What is needed is a single figure: how many lines of the records below contain the word "hare".

[EXCERPTED RECORDS]

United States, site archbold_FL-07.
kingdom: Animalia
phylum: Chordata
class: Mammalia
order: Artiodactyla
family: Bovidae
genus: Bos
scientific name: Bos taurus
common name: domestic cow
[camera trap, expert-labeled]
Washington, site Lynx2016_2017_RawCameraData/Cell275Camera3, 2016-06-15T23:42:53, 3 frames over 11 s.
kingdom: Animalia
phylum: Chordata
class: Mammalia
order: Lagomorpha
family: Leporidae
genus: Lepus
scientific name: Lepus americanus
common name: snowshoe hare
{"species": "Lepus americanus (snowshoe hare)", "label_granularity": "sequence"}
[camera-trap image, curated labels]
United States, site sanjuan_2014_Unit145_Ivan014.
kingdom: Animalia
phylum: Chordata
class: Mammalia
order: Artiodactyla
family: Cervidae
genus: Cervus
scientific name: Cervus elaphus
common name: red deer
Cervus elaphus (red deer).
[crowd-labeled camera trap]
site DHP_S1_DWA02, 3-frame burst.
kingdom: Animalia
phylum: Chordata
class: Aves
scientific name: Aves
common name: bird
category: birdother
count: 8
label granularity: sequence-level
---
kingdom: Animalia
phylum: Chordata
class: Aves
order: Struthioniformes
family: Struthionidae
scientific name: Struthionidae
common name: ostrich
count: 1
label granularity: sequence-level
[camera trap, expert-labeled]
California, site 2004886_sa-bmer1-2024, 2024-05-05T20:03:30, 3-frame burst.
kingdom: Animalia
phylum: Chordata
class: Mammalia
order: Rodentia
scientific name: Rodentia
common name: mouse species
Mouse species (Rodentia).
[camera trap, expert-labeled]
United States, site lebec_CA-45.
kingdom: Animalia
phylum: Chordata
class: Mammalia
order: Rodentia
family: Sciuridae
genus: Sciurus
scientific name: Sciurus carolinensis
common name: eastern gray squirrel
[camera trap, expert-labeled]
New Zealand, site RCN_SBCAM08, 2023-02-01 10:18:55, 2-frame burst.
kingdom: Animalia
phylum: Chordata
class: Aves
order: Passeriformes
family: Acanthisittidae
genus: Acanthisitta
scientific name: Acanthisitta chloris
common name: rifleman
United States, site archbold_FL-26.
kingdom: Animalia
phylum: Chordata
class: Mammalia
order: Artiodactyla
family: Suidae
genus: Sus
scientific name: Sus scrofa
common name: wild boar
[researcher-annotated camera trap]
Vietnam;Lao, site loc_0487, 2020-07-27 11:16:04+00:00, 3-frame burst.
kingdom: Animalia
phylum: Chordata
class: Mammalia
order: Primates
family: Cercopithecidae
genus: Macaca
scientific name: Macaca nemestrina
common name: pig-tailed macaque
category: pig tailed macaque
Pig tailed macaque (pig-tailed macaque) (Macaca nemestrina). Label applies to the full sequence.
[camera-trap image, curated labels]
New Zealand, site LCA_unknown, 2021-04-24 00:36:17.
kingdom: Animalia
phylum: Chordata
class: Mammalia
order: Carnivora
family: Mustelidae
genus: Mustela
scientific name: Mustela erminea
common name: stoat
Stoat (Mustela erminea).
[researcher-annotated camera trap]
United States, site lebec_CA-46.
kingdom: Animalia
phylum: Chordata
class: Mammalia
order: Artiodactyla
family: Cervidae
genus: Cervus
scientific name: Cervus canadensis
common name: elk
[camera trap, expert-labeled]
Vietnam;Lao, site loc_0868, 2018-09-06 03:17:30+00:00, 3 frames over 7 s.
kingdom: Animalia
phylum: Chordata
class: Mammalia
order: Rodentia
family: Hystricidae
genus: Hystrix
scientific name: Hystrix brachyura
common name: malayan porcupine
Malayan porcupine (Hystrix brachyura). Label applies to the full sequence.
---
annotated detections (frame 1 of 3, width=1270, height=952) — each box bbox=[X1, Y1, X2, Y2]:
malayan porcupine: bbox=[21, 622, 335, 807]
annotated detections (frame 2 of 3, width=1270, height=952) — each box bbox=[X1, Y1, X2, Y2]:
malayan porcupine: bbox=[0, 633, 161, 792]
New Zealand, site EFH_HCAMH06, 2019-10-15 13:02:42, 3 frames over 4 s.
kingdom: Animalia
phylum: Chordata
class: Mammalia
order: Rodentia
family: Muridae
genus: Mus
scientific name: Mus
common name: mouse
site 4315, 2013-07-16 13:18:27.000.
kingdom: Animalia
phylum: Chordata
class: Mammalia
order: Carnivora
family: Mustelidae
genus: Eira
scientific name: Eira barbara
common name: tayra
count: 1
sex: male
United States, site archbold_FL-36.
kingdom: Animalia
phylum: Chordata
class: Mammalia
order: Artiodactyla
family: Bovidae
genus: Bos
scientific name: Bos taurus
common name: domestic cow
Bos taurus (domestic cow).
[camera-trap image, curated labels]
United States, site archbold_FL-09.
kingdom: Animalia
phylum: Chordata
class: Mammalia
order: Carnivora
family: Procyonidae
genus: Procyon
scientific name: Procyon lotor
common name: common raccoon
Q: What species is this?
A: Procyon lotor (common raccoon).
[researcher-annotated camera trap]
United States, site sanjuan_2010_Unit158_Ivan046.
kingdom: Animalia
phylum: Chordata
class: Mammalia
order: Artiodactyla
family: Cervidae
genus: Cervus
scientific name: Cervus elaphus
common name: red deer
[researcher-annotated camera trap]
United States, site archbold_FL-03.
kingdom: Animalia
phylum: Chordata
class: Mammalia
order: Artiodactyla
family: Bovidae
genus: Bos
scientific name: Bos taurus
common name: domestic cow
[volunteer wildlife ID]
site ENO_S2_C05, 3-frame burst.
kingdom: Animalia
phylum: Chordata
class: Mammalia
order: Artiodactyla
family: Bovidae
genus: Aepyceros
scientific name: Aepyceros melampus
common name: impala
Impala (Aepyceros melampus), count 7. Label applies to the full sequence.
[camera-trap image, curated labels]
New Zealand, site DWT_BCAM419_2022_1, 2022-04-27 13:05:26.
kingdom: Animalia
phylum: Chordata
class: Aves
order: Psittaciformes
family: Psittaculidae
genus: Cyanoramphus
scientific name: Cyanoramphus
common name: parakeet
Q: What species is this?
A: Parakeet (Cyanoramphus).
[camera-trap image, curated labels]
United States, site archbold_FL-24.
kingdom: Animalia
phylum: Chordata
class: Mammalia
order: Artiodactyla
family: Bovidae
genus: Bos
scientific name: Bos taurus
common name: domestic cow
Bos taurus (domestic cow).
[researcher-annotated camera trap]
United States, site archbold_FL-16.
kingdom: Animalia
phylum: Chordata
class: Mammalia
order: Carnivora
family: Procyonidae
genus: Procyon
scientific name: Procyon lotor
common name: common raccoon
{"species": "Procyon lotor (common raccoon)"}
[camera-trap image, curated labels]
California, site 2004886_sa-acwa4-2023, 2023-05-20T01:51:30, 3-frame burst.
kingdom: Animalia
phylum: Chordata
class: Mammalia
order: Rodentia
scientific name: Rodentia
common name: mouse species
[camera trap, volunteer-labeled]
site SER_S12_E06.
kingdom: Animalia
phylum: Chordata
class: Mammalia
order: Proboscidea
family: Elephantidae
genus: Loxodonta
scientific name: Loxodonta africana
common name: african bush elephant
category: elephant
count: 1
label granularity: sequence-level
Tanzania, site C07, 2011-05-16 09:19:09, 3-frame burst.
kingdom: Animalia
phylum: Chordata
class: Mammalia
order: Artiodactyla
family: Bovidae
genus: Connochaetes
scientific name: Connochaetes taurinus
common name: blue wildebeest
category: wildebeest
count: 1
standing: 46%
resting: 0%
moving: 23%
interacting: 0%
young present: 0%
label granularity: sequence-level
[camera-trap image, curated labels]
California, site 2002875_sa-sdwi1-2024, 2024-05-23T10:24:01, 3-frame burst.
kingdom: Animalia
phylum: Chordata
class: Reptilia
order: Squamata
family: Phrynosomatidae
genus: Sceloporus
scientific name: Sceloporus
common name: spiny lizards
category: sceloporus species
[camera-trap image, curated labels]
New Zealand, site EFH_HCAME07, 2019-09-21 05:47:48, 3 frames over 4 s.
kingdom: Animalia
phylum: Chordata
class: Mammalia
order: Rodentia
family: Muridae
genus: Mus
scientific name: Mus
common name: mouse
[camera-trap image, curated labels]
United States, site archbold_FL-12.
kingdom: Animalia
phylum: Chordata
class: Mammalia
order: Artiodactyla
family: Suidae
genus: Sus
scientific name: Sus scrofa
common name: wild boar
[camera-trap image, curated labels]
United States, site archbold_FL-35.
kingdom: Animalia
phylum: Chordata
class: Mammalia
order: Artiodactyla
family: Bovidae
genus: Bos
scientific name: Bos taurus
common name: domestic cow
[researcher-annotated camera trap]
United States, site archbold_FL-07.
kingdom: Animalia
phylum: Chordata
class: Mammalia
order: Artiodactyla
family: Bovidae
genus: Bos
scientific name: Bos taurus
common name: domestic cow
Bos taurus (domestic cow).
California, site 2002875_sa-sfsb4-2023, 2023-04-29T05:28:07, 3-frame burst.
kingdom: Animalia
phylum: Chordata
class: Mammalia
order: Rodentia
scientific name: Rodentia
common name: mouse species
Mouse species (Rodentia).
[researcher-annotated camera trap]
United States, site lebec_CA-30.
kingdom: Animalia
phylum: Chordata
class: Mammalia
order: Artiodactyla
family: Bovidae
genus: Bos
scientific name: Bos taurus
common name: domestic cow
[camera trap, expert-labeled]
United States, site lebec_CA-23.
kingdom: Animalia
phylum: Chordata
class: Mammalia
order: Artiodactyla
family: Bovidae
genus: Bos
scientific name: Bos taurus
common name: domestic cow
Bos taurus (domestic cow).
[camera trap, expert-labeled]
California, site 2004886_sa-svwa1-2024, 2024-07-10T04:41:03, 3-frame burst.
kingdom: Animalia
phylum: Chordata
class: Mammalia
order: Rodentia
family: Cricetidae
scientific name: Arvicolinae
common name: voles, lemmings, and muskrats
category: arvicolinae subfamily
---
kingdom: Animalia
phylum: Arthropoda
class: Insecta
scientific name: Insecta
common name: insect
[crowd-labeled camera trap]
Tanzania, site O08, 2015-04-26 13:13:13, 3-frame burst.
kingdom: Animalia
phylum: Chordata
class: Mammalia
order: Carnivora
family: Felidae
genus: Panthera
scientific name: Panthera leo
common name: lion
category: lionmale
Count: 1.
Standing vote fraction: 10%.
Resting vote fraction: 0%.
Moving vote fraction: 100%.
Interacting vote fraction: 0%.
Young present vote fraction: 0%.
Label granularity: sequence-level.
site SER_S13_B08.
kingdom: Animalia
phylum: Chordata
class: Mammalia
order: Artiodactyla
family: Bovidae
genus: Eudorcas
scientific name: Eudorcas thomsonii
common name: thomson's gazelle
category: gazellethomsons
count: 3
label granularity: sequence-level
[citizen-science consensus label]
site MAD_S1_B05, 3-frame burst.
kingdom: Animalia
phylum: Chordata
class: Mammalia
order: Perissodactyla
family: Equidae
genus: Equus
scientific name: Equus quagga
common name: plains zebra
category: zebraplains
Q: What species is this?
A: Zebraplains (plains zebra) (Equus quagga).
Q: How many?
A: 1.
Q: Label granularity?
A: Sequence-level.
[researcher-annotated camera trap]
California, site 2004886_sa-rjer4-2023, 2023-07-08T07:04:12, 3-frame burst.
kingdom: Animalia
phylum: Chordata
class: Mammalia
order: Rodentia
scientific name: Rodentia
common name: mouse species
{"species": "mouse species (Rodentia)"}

[/EXCERPTED RECORDS]

- [WRITTEN RESPONSE] 2